● Using the information:
1: Answer these from the Bury AFC history, one line each:
(a) Which team did Bury AFC beat 4–0 at home on 27 March 2022?
(b) In what place and on how many points did the club finish the season after its promotion?
(c) In July 2022, which two supporters' groups were fans asked to back a merger of?
2: In the Bury AFC history, turn the paragraph beginning "In May 2022, the Bury FC Supporters Society" into a short list that keeps its main facts.
3: Write the next paragraph of the Bury AFC history, following on from its last sentence.

● Supplied passage:
---

In the 2021–22 season, Bury AFC played in the North West Counties Football League Division One North. On 27 March 2022, before a crowd of over 1,800 people, a 4–0 home victory over St Helens Town secured the club's promotion to the NWCFL Premier Division as divisional champions. They finished the following season in 4th place on 83 points, four points from a play-off spot.

===Merger===
In May 2022, the Bury FC Supporters Society signed a memorandum of understanding (MoU) regarding the future of the club. Other signatories included Bury MBC, the Football Supporters' Association, Greater Manchester Combined Authority, Shakers Community Society on behalf of Bury AFC, and The Bury Football Club Company Ltd. In July 2022, Bury fans were asked to back a merger of the two principal supporters' groups (BFCSS and the Shakers Community Society) to bring Bury FC back to its "spiritual home with wider benefits for the whole community".

---

● Dataset section:
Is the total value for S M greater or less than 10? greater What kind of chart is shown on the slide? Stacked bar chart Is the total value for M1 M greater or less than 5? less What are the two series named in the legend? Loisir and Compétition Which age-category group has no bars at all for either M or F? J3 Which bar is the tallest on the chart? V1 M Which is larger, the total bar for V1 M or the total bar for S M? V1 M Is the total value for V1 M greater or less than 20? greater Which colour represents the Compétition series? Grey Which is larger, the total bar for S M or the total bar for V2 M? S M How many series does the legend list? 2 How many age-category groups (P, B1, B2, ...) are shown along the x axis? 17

---

● Outputs by task:
1:
(a) St Helens Town
(b) 4th place, on 83 points
(c) The Bury FC Supporters Society (BFCSS) and the Shakers Community Society

2:
- May 2022: the Bury FC Supporters Society signed a memorandum of understanding (MoU) on the club's future.
- Other signatories: Bury MBC, the Football Supporters' Association, Greater Manchester Combined Authority, the Shakers Community Society (on behalf of Bury AFC) and The Bury Football Club Company Ltd.
- July 2022: fans were asked to back a merger of the two principal supporters' groups, BFCSS and the Shakers Community Society.
- Aim: to bring Bury FC back to its "spiritual home with wider benefits for the whole community".

3:
In October 2022, local football supporters were urged to vote in a poll, facilitated by the Football Supporters' Association, regarding a potential amalgamation of BFCSS (who owned Gigg Lane and the Bury FC name) and the Shakers Community Society (who owned the separate phoenix club, Bury AFC). Warned by the FSA that there was no "viable and sustainable alternative to the merger", the two groups both recommended their members to vote in favour. However, amid continuing tensions between the two groups, the proposals failed to reach the required 66% threshold from both societies; the Shakers Community Society voted 94% in favour while the BFCSS vote in favour fell short, at 63%. In late January 2023, it was reported that BFCSS had submitted a detailed proposal to the North West Counties Football League (NWCFL) to restart a professional football club at Gigg Lane, though some of the claims were disputed by the Shakers group.

The second merger vote was announced on 5 May 2023; members of both Bury FC and Bury AFC voted to merge the two clubs. On 5 June 2023, the club said that the FA had confirmed that the name "Bury Football Club" could be used in competition for the first time since August 2019, with the club competing in the Premier Division of the North West Counties League, the ninth tier of the English football pyramid.